Place the soaked meat strips onto paper towels and dry off the cuts. Place them on the grill grate and allow space between each slice. Smoke for 4-5 hours. The low, slow smoke will do the trick. The Jerky should bend but not break.

Once the jerky is done to your liking, transfer it into a plastic bag while it is still warm. Allow it to rest for an hour or become room temperature. Squeeze any air out of the bag and seal tight. This Jerky will store for several weeks in your refrigerator. Jerky makes a wonderful gift!

Venison makes outstanding Jerky! You can use the recipe that Kyle made or try this simple version. I found this old recipe in a vintage Sports Afield magazine. It was in their “How It’s Done” section.


This Jerky recipe can accommodate your taste and texture. Tweak it a bit to make it your own. Cut your meat into strips about ¼ inch thick. Tough cuts of meat should be cut across the grain.

After cutting the meat into strips, boil the meat in a bath of salt, vinegar, and the spices. You want to boil the batch for about 5 minutes. This will eliminate any bacteria, or contaminants. Wild Game can not be trusted to be free of Trichina.

Boil Bath

2 quarts of water, 2 cups of salt, ½ pint of vinegar, 2 tbsp. of pepper. This is enough brine for about 10 pounds of jerky strips.

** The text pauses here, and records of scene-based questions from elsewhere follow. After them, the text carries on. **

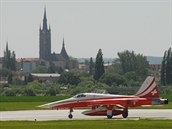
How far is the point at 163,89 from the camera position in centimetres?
15088

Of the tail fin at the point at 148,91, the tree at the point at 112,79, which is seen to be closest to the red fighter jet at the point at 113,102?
the tail fin at the point at 148,91

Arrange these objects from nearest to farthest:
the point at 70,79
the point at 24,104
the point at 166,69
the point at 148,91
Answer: the point at 148,91
the point at 24,104
the point at 166,69
the point at 70,79

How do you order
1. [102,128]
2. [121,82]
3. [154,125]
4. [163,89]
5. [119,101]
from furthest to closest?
1. [121,82]
2. [163,89]
3. [119,101]
4. [154,125]
5. [102,128]

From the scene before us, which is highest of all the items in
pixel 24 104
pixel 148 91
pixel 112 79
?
pixel 112 79

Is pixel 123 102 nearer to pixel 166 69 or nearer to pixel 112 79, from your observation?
pixel 166 69

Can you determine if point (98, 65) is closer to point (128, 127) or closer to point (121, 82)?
point (121, 82)

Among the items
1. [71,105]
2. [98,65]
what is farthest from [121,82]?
[71,105]

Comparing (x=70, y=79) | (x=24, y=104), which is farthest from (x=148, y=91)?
(x=70, y=79)

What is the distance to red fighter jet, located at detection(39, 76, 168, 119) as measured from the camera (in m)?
58.2

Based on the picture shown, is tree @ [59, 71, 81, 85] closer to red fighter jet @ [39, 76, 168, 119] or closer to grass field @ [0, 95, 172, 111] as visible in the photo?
grass field @ [0, 95, 172, 111]

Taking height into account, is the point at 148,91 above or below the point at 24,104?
above

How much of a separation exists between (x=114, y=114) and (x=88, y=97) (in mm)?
2577

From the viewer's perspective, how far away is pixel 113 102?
192ft

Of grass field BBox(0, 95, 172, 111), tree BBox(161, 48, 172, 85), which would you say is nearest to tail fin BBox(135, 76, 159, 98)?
grass field BBox(0, 95, 172, 111)
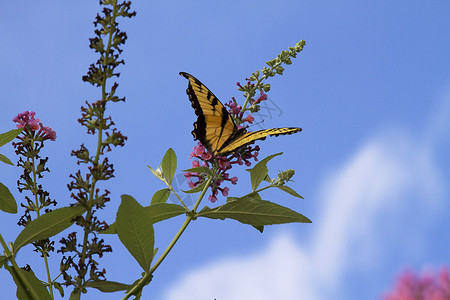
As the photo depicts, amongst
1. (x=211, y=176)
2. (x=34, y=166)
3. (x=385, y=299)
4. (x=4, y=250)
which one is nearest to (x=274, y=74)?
(x=211, y=176)

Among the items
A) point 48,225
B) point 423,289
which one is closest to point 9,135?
point 48,225


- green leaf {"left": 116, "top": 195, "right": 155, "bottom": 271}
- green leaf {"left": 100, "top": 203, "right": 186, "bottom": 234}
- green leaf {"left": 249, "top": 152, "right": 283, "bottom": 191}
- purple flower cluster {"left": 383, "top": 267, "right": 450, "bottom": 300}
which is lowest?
purple flower cluster {"left": 383, "top": 267, "right": 450, "bottom": 300}

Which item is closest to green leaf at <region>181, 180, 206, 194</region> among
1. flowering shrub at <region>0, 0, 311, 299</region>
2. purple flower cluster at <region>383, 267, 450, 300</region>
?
flowering shrub at <region>0, 0, 311, 299</region>

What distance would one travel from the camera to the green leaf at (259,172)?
11.5 ft

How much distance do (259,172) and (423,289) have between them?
255 cm

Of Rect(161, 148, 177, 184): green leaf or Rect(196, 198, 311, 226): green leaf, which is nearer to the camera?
A: Rect(196, 198, 311, 226): green leaf

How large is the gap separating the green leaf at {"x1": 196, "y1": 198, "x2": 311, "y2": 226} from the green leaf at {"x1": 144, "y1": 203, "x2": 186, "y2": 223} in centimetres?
14

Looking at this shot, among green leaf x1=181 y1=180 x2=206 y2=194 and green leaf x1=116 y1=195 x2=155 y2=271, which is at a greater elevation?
green leaf x1=181 y1=180 x2=206 y2=194

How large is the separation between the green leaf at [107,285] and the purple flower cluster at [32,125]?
1.33m

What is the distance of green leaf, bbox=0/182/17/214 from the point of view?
10.5 feet

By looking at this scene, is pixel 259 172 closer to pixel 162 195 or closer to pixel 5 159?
pixel 162 195

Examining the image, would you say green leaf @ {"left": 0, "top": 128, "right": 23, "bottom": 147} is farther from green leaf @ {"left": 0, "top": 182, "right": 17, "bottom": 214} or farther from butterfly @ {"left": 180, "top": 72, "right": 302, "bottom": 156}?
butterfly @ {"left": 180, "top": 72, "right": 302, "bottom": 156}

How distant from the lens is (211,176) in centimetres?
335

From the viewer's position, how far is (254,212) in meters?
3.17
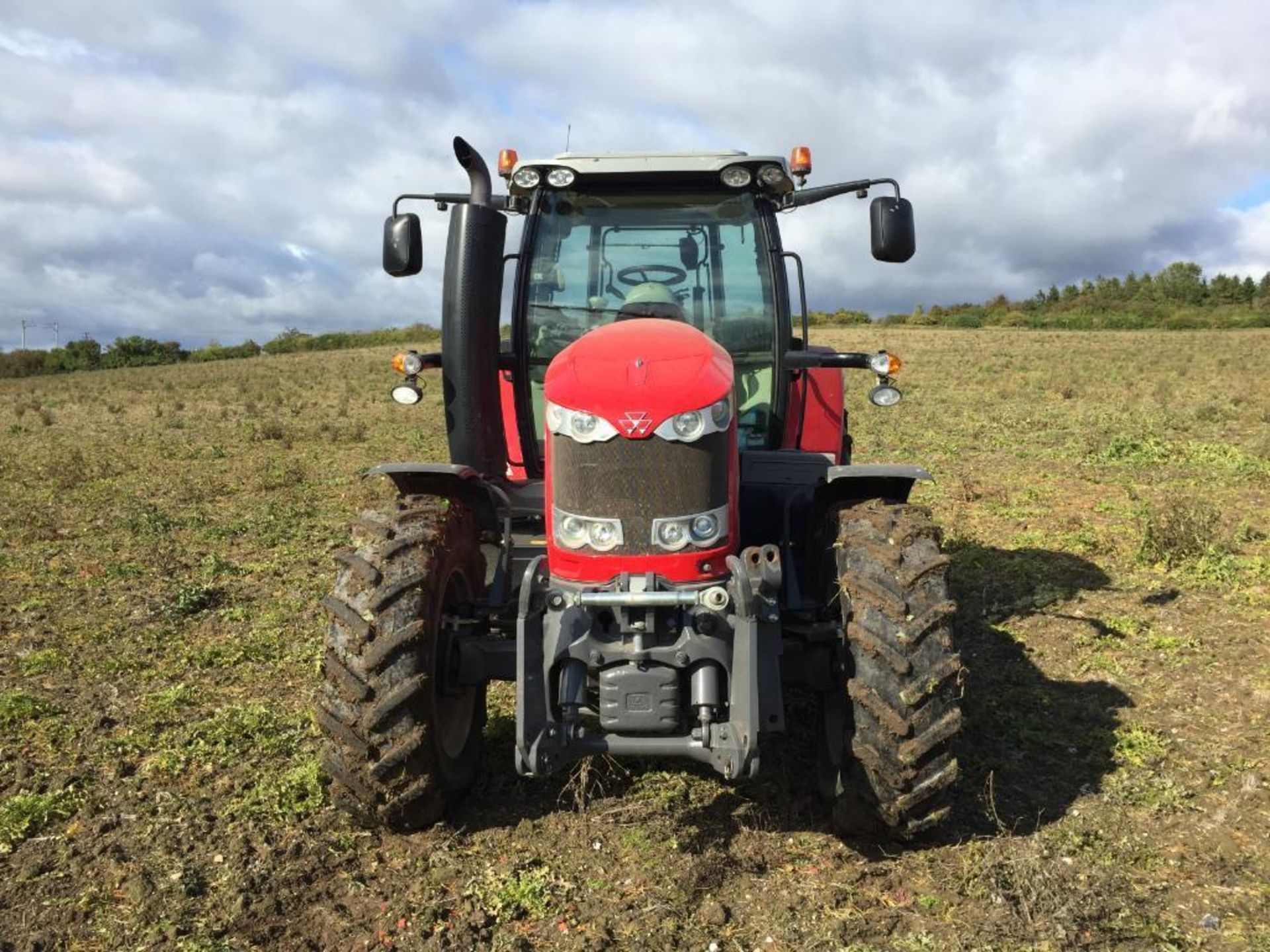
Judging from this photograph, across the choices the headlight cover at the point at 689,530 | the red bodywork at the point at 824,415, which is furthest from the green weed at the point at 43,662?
the red bodywork at the point at 824,415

Next, roll the strips flat, using a rolling pin. A wine bottle will also do the rolling trick. Squeeze out the excess brine. If the squeezed-out liquid is red in color, you did not boil it long enough. The Jerky should be a bit rubbery and gray in color. Once the strips are relatively dry, place a toothpick through each stripe end. This will allow you to suspend, or hang, them between the oven rack grates. I place aluminum foil on the bottom to catch any drippings, in the oven. You can also just lay the strips flat onto the grate in the oven or a smoker grill.

Set the temperature for 200 degrees. Keep the oven door slightly open. On a smoker grill, this will smoke nicely. Maybe experiment with different pellets or woods for different flavors. Smoke or dry in the oven for 1 ½ hours or so. You should be able to bend but not break the meat strips.

What you have now are dried, or smoked, jerky strips. This is when you add the flavor of choice. Use a new paint brush to paint on the flavors! Paint both sides of the Jerky with your sauce. My favorite sauces are A-1 or Heinz 57 steak sauce. You can also use Worcestershire Sauce or spice things up with Tabasco.

The finished product can be stored in an airtight jar or zip bag. If the Jerky is sealed and stored properly, it will last for years!

The biggest problem with great jerky is that it never gets stored for very long.